A survey of patient-centered outcome for coronary heart disease

Article type
Authors
Kong DZ1, Yang Y1, Liu YQ1, Wang QG1, Liu JP2
1Liaoning University of Traditional Chinese Medicine
2Beijing University of Chinese Medicine
Abstract
Background:
Lack of patient-centered outcomes limits the usefulness of clinical trial evidence to inform healthcare decisions.
Objectives:
1) To investigate outcomes about which patients with coronary heart disease (CHD) are most concerned.

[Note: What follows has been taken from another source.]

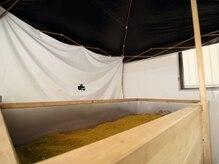 酵素スパ 神谷の雰囲気(テントの中のおが屑はしっかりと発酵されて70度近い温度!)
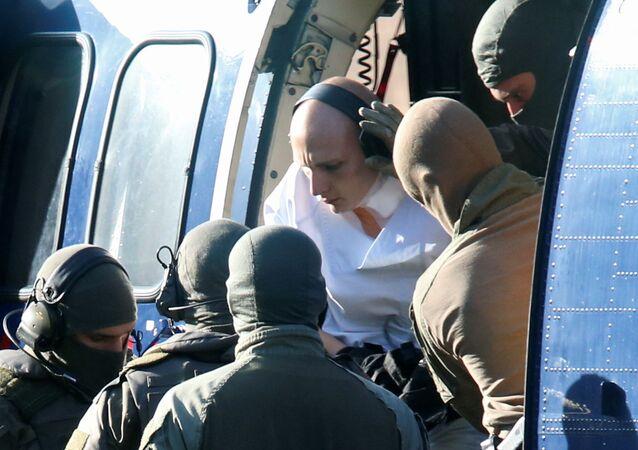 Stephan Balliet éscorté par des policiers allemands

2) To make recommendations for selecting outcome measures in clinical trials and clinical practice.
Methods:
We reviewed outcome measures used in systematic reviews and clinical trials. Referring to our review results, the OMERACT framework and widely used quality of life scales, we designed a questionnaire about outcomes that concern people with CHD. The questionnaire was designed to have five main domains: death (DE), adverse events (AE), life impact (LI), resource use (RU), and pathophysiological manifestation (PM), with a total of 52 questions. The LI domain also contained four sub-domains including activity and participation (LIA), medical activity (LIM), physiology (LIP), and psychology (LIY). The PM domain contained four sub-domains including function (PMF), irreversible manifestation (PMI), reversible manifestation (PMR), and surrogate outcome (PMS). The reliability and validity of this questionnaire was proved to be good through presurvey. We conducted a survey of inpatients and outpatients with CHD in the Affiliated Hospital of Liaoning University of Traditional Chinese Medicine. We ranked outcomes according to total score of degrees of patient concern. We performed logistic regression to analyze the factors that influence patient concern.
Results:
According to degree of patient concern, the outcome domains ordered as follows: PMI, LIP, AE, PMF, PMR, PMS, DE, LIM, RU, LIA, LIY. The top five outcomes that concerned patients were: degree of infarction or heart injury (rank 1), major adverse cardiovascular events (rank 2 and rank 3), body aches (rank 4), digestive function and endocrine function (rank 5), and heart function (rank 5). There was no significant correlation between degrees of patient concern for outcomes and factors such as age and diagnosis.
Conclusions:
People with CHD care more about outcome domains such as PMI, LIP, AE, and PMF. Outcome measures in these domains should be considered more in further clinical trials and clinical practice.
Patient or healthcare consumer involvement:
Patients with CHD participated in this survey.